Defense secretary Robert Gates apparently has decided to kill the Marine Corps Expeditionary Fighting Vehicle (EFV) in the 2012 budget. As chance would have it, 2012 is the 40th anniversary of the date when the current amphibious assault vehicle joined the force. Think about how much technology has changed since Richard Nixon left the White House, and you can see why acquiring a new ship-to-shore vehicle was the top Marine ground modernization priority.
The current vehicle has been modified numerous times since it joined the force in 1972, but by modern warfighting standards it is a sitting duck. The EFV has three times the water speed, twice the armor, greater range and greater firepower than the existing vehicle. The range is especially important, because it allows U.S. naval vessels to stay beyond the reach of enemy guns and missiles rather than having to come in close to the beach before launching Marines towards shore. Greater range and speed also enable the Marines to turn the water near beaches from an obstacle into a maneuver space so they can come ashore at the most advantageous places.

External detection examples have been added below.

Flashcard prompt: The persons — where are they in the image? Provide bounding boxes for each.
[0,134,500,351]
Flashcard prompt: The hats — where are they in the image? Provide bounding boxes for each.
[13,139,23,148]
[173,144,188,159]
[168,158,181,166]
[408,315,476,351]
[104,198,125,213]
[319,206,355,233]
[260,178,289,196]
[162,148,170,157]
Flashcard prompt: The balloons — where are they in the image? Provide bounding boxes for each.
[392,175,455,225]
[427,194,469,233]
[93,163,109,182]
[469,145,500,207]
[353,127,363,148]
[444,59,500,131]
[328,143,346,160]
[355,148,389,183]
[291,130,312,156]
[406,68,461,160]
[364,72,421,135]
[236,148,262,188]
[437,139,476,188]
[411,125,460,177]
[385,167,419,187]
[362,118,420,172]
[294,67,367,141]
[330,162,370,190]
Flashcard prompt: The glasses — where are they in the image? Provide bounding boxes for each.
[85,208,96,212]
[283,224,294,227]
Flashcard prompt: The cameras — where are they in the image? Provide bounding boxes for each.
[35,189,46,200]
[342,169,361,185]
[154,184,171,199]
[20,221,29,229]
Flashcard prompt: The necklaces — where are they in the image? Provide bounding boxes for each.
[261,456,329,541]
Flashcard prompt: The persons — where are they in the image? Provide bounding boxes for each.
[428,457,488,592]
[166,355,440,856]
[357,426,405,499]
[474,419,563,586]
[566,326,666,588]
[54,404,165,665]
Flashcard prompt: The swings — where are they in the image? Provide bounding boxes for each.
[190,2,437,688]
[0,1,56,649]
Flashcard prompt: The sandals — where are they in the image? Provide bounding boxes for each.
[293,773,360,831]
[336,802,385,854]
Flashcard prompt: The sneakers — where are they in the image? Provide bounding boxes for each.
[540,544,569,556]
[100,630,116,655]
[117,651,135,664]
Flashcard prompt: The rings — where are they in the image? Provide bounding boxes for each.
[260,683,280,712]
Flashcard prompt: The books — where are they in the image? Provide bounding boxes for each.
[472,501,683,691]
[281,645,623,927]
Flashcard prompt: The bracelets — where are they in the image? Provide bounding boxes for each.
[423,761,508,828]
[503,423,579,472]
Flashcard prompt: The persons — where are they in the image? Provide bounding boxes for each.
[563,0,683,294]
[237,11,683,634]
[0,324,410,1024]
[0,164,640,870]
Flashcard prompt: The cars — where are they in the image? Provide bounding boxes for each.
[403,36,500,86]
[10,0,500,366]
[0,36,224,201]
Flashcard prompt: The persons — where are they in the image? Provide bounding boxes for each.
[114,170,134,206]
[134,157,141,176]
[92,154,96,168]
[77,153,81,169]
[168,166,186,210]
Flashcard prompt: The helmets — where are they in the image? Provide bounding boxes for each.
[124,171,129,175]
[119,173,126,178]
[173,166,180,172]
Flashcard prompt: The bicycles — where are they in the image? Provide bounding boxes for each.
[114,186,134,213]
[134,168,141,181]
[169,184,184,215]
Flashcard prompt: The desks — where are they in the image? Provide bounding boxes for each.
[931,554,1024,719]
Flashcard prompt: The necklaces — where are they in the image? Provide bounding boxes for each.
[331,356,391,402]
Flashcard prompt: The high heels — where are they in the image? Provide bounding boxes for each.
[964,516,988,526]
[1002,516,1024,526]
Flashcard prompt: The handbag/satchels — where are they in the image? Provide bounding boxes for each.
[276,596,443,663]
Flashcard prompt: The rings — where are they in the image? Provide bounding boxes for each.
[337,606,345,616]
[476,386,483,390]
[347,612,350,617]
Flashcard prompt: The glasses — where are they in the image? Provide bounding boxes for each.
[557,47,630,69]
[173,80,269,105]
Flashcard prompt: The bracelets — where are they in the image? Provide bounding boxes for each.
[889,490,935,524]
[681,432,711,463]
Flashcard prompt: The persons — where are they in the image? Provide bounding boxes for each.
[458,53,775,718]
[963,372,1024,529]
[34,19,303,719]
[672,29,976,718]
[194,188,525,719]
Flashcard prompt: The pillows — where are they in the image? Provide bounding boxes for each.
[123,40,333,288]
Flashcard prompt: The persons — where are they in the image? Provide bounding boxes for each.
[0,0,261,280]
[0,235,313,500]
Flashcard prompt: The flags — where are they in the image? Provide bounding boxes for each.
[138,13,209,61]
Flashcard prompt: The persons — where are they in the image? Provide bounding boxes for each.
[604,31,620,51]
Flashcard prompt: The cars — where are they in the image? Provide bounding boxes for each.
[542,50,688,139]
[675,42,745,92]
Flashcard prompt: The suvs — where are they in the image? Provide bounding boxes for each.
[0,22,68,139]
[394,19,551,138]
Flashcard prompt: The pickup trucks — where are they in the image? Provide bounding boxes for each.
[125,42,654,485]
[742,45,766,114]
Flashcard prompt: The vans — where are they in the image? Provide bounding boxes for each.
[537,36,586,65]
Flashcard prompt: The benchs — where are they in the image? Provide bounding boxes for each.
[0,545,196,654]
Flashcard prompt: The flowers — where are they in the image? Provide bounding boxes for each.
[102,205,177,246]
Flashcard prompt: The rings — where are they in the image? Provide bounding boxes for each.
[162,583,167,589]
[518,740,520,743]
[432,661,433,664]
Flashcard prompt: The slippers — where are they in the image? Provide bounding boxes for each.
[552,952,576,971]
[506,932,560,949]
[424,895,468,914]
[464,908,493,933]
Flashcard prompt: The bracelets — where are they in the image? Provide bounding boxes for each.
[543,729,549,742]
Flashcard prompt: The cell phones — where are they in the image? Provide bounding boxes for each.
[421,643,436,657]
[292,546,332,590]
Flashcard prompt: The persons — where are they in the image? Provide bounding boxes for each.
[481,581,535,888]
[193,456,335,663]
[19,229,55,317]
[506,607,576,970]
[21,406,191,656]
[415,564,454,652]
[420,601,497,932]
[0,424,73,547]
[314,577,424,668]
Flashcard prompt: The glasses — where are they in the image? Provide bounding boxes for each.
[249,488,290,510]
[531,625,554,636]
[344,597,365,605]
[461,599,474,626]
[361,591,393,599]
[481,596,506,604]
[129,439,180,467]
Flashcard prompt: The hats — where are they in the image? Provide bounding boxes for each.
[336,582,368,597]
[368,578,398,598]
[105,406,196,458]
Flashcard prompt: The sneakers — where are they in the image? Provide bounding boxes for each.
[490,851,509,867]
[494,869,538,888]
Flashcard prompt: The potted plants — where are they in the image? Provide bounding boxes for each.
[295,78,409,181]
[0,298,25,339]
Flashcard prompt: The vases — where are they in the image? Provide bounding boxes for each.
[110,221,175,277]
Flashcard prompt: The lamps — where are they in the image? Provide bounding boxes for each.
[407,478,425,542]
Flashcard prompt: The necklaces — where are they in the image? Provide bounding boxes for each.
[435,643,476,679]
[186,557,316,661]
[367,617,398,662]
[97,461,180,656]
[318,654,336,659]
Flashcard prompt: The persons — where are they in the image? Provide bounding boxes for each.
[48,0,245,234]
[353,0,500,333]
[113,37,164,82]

Once ashore, the tracked EFV can make a quick transition to land operations, keeping up with tanks and other armored vehicles. Some critics have alleged that the flat bottom permitting the Expeditionary Fighting Vehicle to plane through water makes it more vulnerable to improvised explosive devices, but tests done last year at the Aberdeen Test Center found EFV offers just as much blast protection to occupants as a Mine Resistant Ambush Protected (MRAP) truck. That means the 17-man Marine rifle squad carried ashore by each EFV is about as safe as warfighters can expect to be while making an opposed landing.
Military testers discovered reliability problems with the EFV in 2006 that delayed the program, but the Marine Corps now anticipates the vehicle will exceed its reliability goals by over 25 percent. So with the main operational concern resolved, why would the defense department want to kill the program after spending 15 years and $3 billion to get to a point where it is ready to enter production? The answer is that the vehicles are very pricey — up to $17 million each by some estimates. Secretary Gates wants to find a cheaper way to get Marines ashore.
Unfortunately, the only alternatives for getting Marines to the beach could also get a lot of them killed. The Marine Corps reviewed its options three years ago and discovered that there basically isn’t anything else like the EFV available. Yes there are tracked vehicles with amphibious capabilities and armor, but they do not begin to offer the combination of firepower, agility and protection afforded by EFV. So the bottom line is the Marine Corps either gets EFV or it loses a lot of men doing the mission the old fashioned way.
Some policymakers have advanced fanciful ideas about how this dilemma might be avoided. Gates told the Navy League last spring that major amphibious landings aren’t likely in the future, and the Navy’s under secretary suggested more recently that the Air Force and Army could take down defenders before Marines go ashore. Those are not realistic planning assumptions. The Marines must be prepared to conduct major amphibious operations under trying circumstances, otherwise enemies will exploit our inability to do so.
So should the Marine Corps be stockpiling body bags while it starts over on finding a successor to its decrepit amphibious assault vehicles? There is a middle option. Buy a handful of EFVs, say 200, that can satisfy the Corps’ most minimal warfighting needs, and then develop a plan to acquire a more affordable vehicle. That would enable the service to get through the period until something better than the current vehicle becomes available in quantity. Of course, some bright academic analyst will calculate that each of the 200 vehicles costs $30 million when you pro-rate development costs, but most of that money has already been spent. Do we really want to just waste the $3 billion spent to date? And how much is a Marine’s life worth, anyway?